This page contains plotly graphics.

library(tidyverse)
library(p8105.datasets)
library(plotly)

loading Instacart data

data("instacart")


instacart = instacart %>% 
  select(reordered,add_to_cart_order,order_hour_of_day,days_since_prior_order,product_name,order_dow,aisle,department) %>%
  mutate(
    order_hour_of_day = as.factor(order_hour_of_day),
    order_dow = 
           as.factor(recode(order_dow,'0' = "Sun",'1' = "Mon",'2' = "Tue",'3' = "Wed",'4' = "Thu",'5' = "Fri",'6' = "Sat")))

line graph

On which day of the week and on what time of the day are the orders placed the most?

instacart %>%
  group_by(order_dow) %>%
  count(order_hour_of_day) %>%
  mutate(
    text_label = str_c("Time:",order_hour_of_day,"hr","\nOrders:",n),
    order_dow = fct_relevel(order_dow,c("Sun","Mon","Tue","Wed","Thu","Fri","Sat"))) %>%
  plot_ly(
    x = ~order_hour_of_day, y = ~n, type = "scatter", color = ~order_dow, mode = "lines",text = ~text_label,alpha = 0.5) %>%
  layout(
    title = "Orders over 24 Hours")

From the graph, we can see that on Sunday, there will be much more orders placed than the other days of the week.
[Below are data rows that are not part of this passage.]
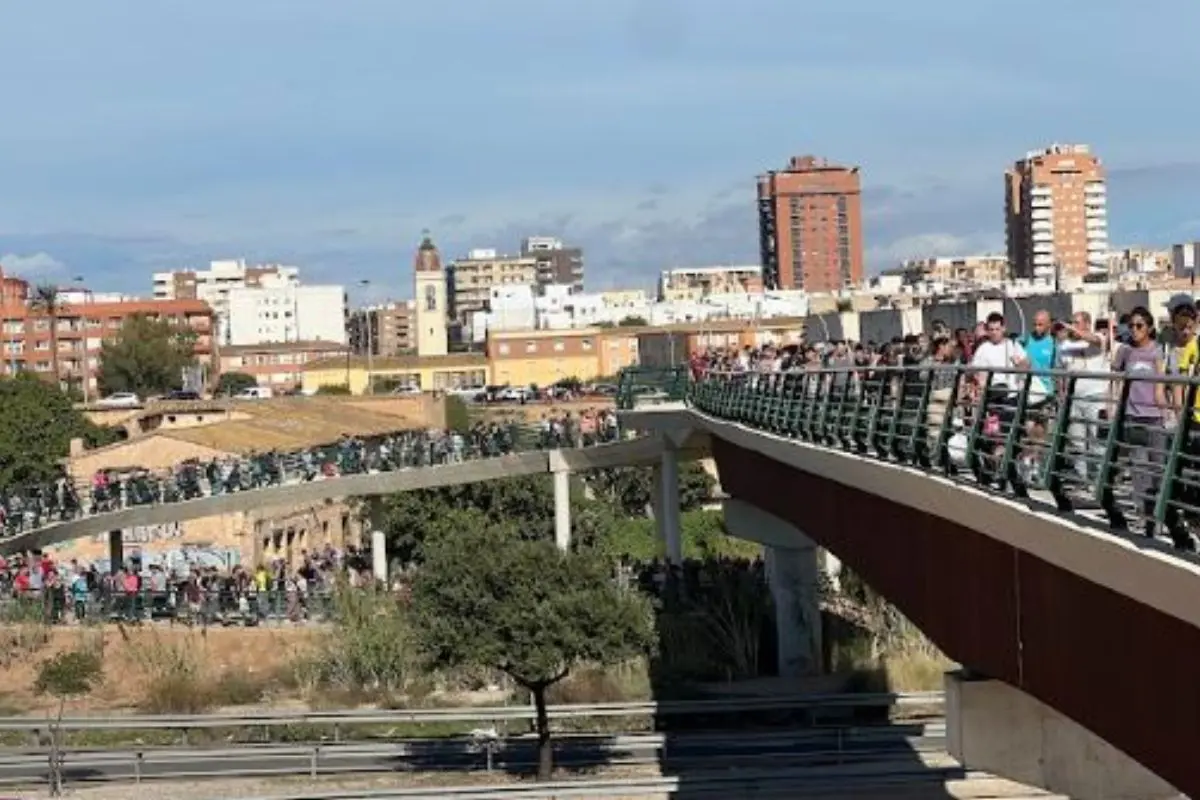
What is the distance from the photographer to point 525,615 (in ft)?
108

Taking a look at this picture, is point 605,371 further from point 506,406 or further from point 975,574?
point 975,574

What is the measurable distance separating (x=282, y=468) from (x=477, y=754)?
63.3 ft

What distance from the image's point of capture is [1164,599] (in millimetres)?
9328

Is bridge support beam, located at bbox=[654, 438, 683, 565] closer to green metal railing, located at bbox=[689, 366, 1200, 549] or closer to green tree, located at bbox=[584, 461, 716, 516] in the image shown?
green tree, located at bbox=[584, 461, 716, 516]

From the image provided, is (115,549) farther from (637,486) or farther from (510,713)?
(637,486)

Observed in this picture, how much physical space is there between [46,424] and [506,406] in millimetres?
26047

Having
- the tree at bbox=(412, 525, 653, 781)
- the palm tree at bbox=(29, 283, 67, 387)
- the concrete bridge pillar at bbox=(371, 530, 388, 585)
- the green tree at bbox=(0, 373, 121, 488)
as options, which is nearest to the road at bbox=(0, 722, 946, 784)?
the tree at bbox=(412, 525, 653, 781)

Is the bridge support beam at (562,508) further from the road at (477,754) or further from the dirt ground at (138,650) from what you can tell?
the road at (477,754)

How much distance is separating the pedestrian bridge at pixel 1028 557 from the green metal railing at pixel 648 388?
2935 cm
Within one day, most oders are placed between 9 am to 18 pm.

boxplot

Among the products that have been ordered previously, what kinds of products are relatively easy to be consumed? Or what products do people tend to buy regularly without too much stocking-up?

instacart %>%
  filter(reordered == '1',
         department != "missing") %>%
  mutate(department = reorder(department,days_since_prior_order)) %>%
  plot_ly(
    x = ~department, y = ~days_since_prior_order, type = "box", color = "viridis", alpha = 0.5) %>%
  layout(
    title = "Days Since Prior Order between departments")
## Warning in RColorBrewer::brewer.pal(N, "Set2"): minimal value for n is 3, returning requested palette with 3 different levels

## Warning in RColorBrewer::brewer.pal(N, "Set2"): minimal value for n is 3, returning requested palette with 3 different levels

From the graph above, the products from the department of “babies” have a relatively short time interval from the prior order, which could indicate that babies products are the ones that people would like to buy regularly.

bar chart

Which department’s products are the most frequently to be first added into the cart?

instacart %>%
  filter(add_to_cart_order == '1') %>%
  count(department) %>%
  mutate(department = fct_reorder(department, n)) %>% 
  plot_ly(x = ~department, y = ~n, color = ~department, type = "bar", colors = "viridis") %>%
  layout(
    title = "Frequency of being first added to cart")

The bar chart shows that the products from the department of “produce” have the highest frequency of being added first. Inversely, the products of “bulk” tend to be the last addition to the cart.